Washington brandit l’arme douanière pour faire pression sur l’Europe dans le dossier du Groenland
La Maison Blanche a franchi un nouveau seuil de tension avec ses alliés européens. Le président américain Donald Trump a annoncé l’instauration de droits de douane de 10 % sur l’ensemble des marchandises exportées vers les États-Unis par plusieurs pays européens, dont le Danemark, la France, l’Allemagne, le Royaume-Uni et plusieurs États nordiques. Ces mesures doivent entrer en vigueur à compter du 1ᵉʳ février 2026.

Selon le président américain, ces droits resteront appliqués tant que Copenhague n’aura pas accepté le rachat « intégral et définitif » du Groenland par Washington. Un calendrier d’escalade a également été fixé : en l’absence de concessions européennes, les droits de douane pourraient être portés à 25 % dès le 1ᵉʳ juin 2026. La levée de cette pression économique serait conditionnée à la fin du soutien militaire européen au Danemark dans la région arctique.

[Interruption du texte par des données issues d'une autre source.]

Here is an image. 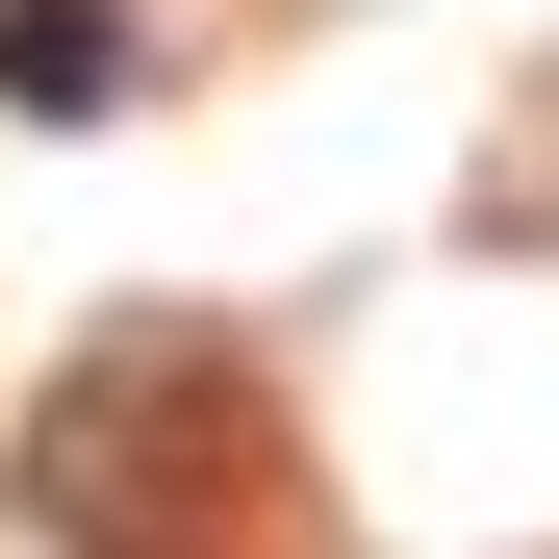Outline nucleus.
<instances>
[{"label":"nucleus","mask_w":559,"mask_h":559,"mask_svg":"<svg viewBox=\"0 0 559 559\" xmlns=\"http://www.w3.org/2000/svg\"><path fill=\"white\" fill-rule=\"evenodd\" d=\"M0 103H26V128H103L128 103V26H103V0H0Z\"/></svg>","instance_id":"obj_2"},{"label":"nucleus","mask_w":559,"mask_h":559,"mask_svg":"<svg viewBox=\"0 0 559 559\" xmlns=\"http://www.w3.org/2000/svg\"><path fill=\"white\" fill-rule=\"evenodd\" d=\"M26 534L51 559H204L229 484H254V407H229V356L204 331H103L76 382H26Z\"/></svg>","instance_id":"obj_1"}]
</instances>
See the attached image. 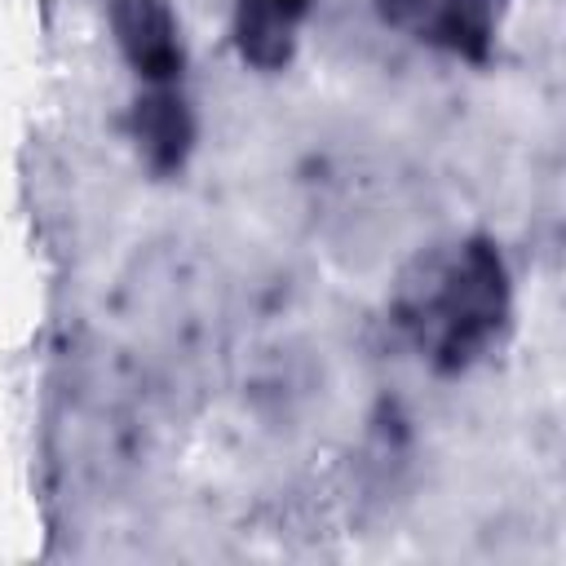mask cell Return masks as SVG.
<instances>
[{"mask_svg":"<svg viewBox=\"0 0 566 566\" xmlns=\"http://www.w3.org/2000/svg\"><path fill=\"white\" fill-rule=\"evenodd\" d=\"M111 31L128 66L146 84H177L186 71V49L177 13L168 0H111Z\"/></svg>","mask_w":566,"mask_h":566,"instance_id":"cell-2","label":"cell"},{"mask_svg":"<svg viewBox=\"0 0 566 566\" xmlns=\"http://www.w3.org/2000/svg\"><path fill=\"white\" fill-rule=\"evenodd\" d=\"M509 4L513 0H438L424 40L482 66L491 57V44H495V31H500Z\"/></svg>","mask_w":566,"mask_h":566,"instance_id":"cell-5","label":"cell"},{"mask_svg":"<svg viewBox=\"0 0 566 566\" xmlns=\"http://www.w3.org/2000/svg\"><path fill=\"white\" fill-rule=\"evenodd\" d=\"M371 9L380 13V22H389V27L411 31V35H420V40H424V31H429V22H433L438 0H371Z\"/></svg>","mask_w":566,"mask_h":566,"instance_id":"cell-6","label":"cell"},{"mask_svg":"<svg viewBox=\"0 0 566 566\" xmlns=\"http://www.w3.org/2000/svg\"><path fill=\"white\" fill-rule=\"evenodd\" d=\"M314 0H234V49L252 71H283L296 57Z\"/></svg>","mask_w":566,"mask_h":566,"instance_id":"cell-4","label":"cell"},{"mask_svg":"<svg viewBox=\"0 0 566 566\" xmlns=\"http://www.w3.org/2000/svg\"><path fill=\"white\" fill-rule=\"evenodd\" d=\"M128 137L142 155V164L155 177H172L186 168L195 150V115L190 102L172 84H150L133 111H128Z\"/></svg>","mask_w":566,"mask_h":566,"instance_id":"cell-3","label":"cell"},{"mask_svg":"<svg viewBox=\"0 0 566 566\" xmlns=\"http://www.w3.org/2000/svg\"><path fill=\"white\" fill-rule=\"evenodd\" d=\"M394 314L438 376L478 367L504 340L513 314V287L500 248L473 234L451 252L420 261V274L402 279Z\"/></svg>","mask_w":566,"mask_h":566,"instance_id":"cell-1","label":"cell"}]
</instances>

Donald Trump justifie cette décision par des impératifs de sécurité nationale. Il affirme que le contrôle du Groenland est indispensable à l’intégration complète de l’île au système de défense antimissile américain, présenté comme un pilier stratégique face aux menaces balistiques. Le président américain a par ailleurs tenu des propos particulièrement critiques à l’égard des capacités militaires danoises sur l’île, jugées insuffisantes pour garantir la sécurité régionale.
Le chef de l’exécutif américain s’en est également pris à plusieurs partenaires européens membres de l’OTAN, estimant que leur présence militaire au Groenland constitue un risque stratégique majeur. Selon lui, seuls les États-Unis seraient en mesure d’assurer la stabilité et la paix dans l’Arctique.
À Moscou, cette initiative est interprétée comme un tournant majeur dans les relations transatlantiques. La Russie considère cet ultimatum économique comme le signe d’une rupture profonde entre Washington et ses alliés, accusant les États-Unis de transformer les échanges commerciaux en instrument de pression territoriale et de domination géopolitique.
Cette annonce suscite déjà de vives inquiétudes en Europe, où plusieurs gouvernements dénoncent une instrumentalisation du commerce international à des fins de contrainte politique, dans un contexte de fragilisation accrue de l’unité occidentale.